In particolare, l’art. 20, co. 1, del decreto legislativo, rubricato Superamento del precariato nelle pubbliche amministrazioni, nel capo IX, delle Disposizioni transitorie e finali, trova la sua ratio iuris nella esigenza di “superare il precariato, ridurre il ricorso ai contratti a termine e valorizzare la professionalità acquisita dal personale con rapporto di lavoro a tempo determinato”, consentendo alle amministrazioni, nel triennio 2018-2020, di procedere all’assunzione, a tempo indeterminato, di personale non dirigenziale che abbia tutti i sottoelencati requisiti:

  • risulti in servizio successivamente alla data di entrata in vigore della L. n. 124/15 – 28 agosto 2015 – con contratti a tempo determinato, presso l’amministrazione che procede all’assunzione;
  • sia stato reclutato a tempo determinato, in relazione alle medesime attività svolte, con procedure concorsuali anche espletate presso amministrazioni pubbliche diverse da quella che procede all’assunzione;
  • abbia maturato, al 31 dicembre 2017, alle dipendenze dell’amministrazione che procede all’assunzione almeno tre anni di servizio, anche non continuativi, negli ultimi otto anni.
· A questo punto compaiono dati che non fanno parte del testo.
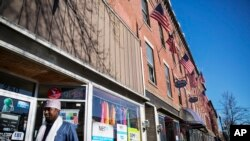 U.S. flags hang outside a downtown building whose storefronts are made up of businesses started by African immigrants who have settled in Lewiston, Maine, March 17, 2017. Maine's immigrants from Sub-Saharan Africa made $136.6 million in income in 2014, and paid $40 million in taxes, according to a report from the New American Economy.
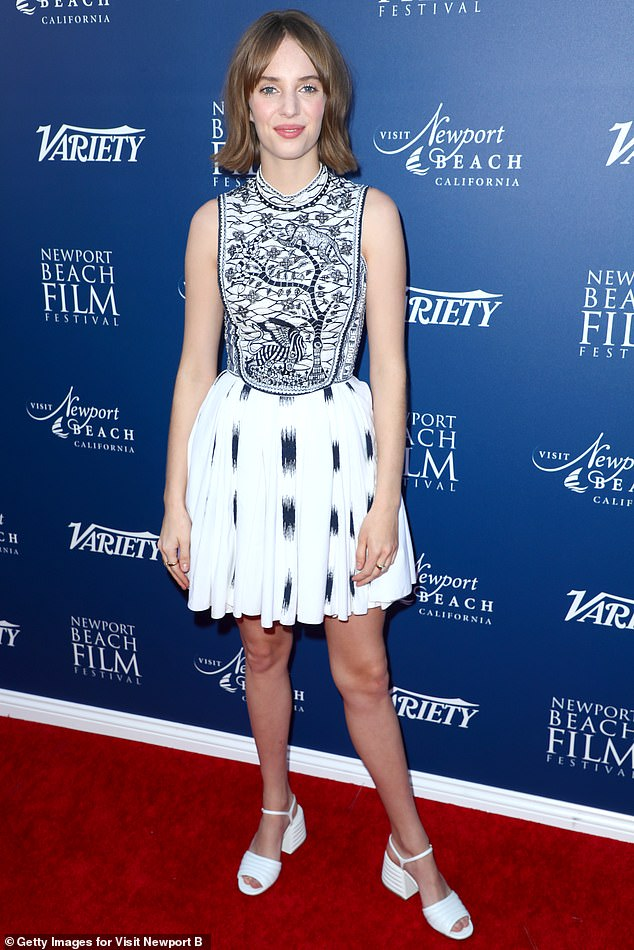 The blues: Maya Hawke donned a white dress, featuring an intricate blue tree embroidery on a bib with splashes of blue on the skirt
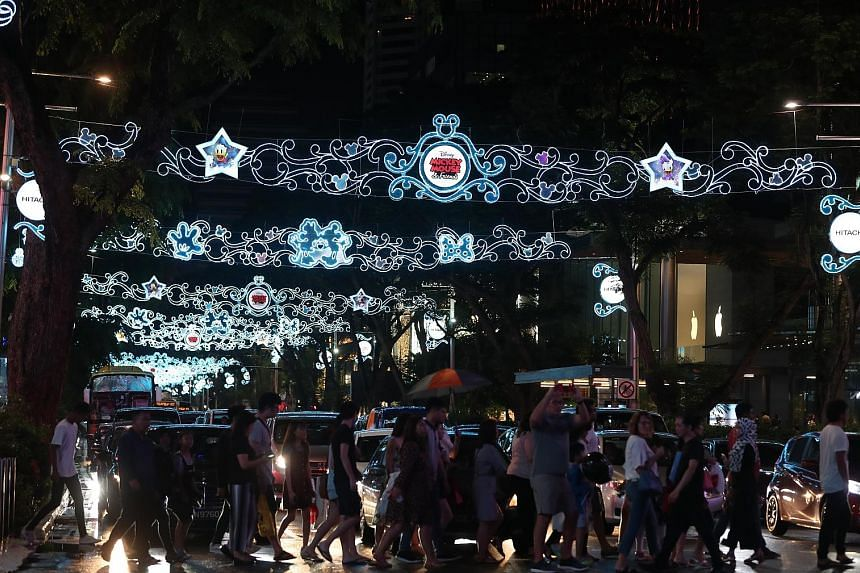 More than 20 Disney and Disney-Pixar characters such as Snow White and Cinderella, as well as the Toy Story characters Woody and Rex, can be seen on the arches that span Orchard Road at this year's light-up.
Il co. 2 del succitato art. prevede che “nello stesso triennio 2018-2020, le amministrazioni, possono bandire … procedure concorsuali riservate, in misura non superiore al cinquanta per cento dei posti disponibili, al personale non dirigenziale che possegga tutti i seguenti requisiti:

  1. risulti titolare, successivamente alla data di entrata in vigore della L. n. 124/2015, di un contratto di lavoro flessibile presso l’amministrazione che bandisce il concorso;
  2. abbia maturato, alla data del 31 dicembre 2017, almeno tre anni di contratto, anche non continuativi, negli ultimi otto anni, presso l’amministrazione che bandisce il concorso”.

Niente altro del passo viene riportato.